パピオンに追われ魔法を放つ隙の無いマリオン、そのフォローをすべく間に入る静花とイリューシャ、その二人のフォローも先の状況の通りで、マリオンが魔法を放つ隙を作れたとしても、そのわずかな隙にファイヤーボムを放とうものなら近くを舞うパピオンに触れて三人の至近距離でファイヤーボムが爆発し、三人をも巻き込んでしまうだろう。

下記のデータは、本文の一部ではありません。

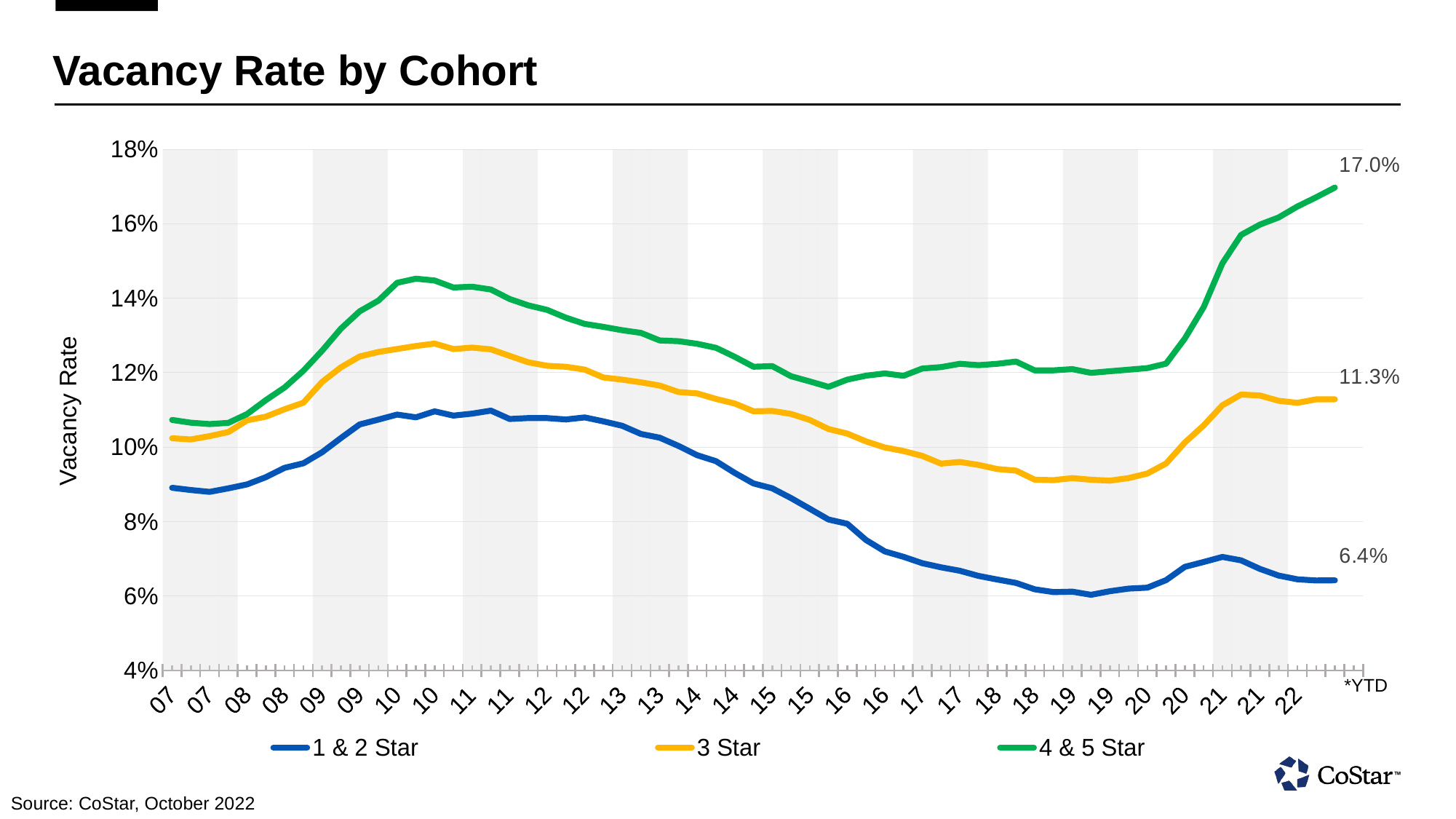
What is the difference between the latest 4 & 5 Star and 3 Star vacancy rates? 5.7% What is the difference between the latest 3 Star and 1 & 2 Star vacancy rates? 4.9% Which cohort has the lowest vacancy rate at the end of the series? 1 & 2 Star Is the 1 & 2 Star vacancy rate in 2019 greater or less than 8%? less What is the latest (YTD) vacancy rate for the 1 & 2 Star cohort? 6.4% What is the latest (YTD) vacancy rate for the 4 & 5 Star cohort? 17.0% What is the latest (YTD) vacancy rate for the 3 Star cohort? 11.3% Does the 4 & 5 Star vacancy rate rise or fall between 2020 and 2022? rise How many series does the legend list? 3 Which cohort has the highest vacancy rate at the end of the series? 4 & 5 Star What type of chart is shown on the slide? Line chart What is the title of the chart? Vacancy Rate by Cohort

静香とイリューシャがうまく連携をとる事が出来たとしたら、パピオンの群れを引き離しファイヤーボムを放てるだけの距離を取る事もできる‥‥可能性も無くは無いのかもしれないが、そこは言葉の通じない二人、それは、仮にマリオンが二人の言葉を正確に通訳したとしても、実戦では通訳にかかるわずかなタイムラグが大きく影響し‥‥とどのつまり、今の三人では実践する事は難しい事であった。
「これ以上は無理だ、引こう」
イリューシャの静かな声がマリオンに向けられる。
現状は一点を除き、必要なモノが決定的に足りていなかった。
「一匹見つけたら三十匹はいるとはよく言ったものね」
マリオンはその提案を苦々しい表情で聞き入れ、それを静香にも華国語で伝える。
「仕方が無い、な」
静花も手近なパピオンを潰しながら身を引く体勢をとる。
三人は攻撃を身を守る最低限のみに絞り、残りの力はパピオンの群れから離れるために使う。
パピオンが追ってこなくなるまで逃げ‥‥三人は、不本意ながらも依頼の失敗を冒険者ギルドへと報告するのだった。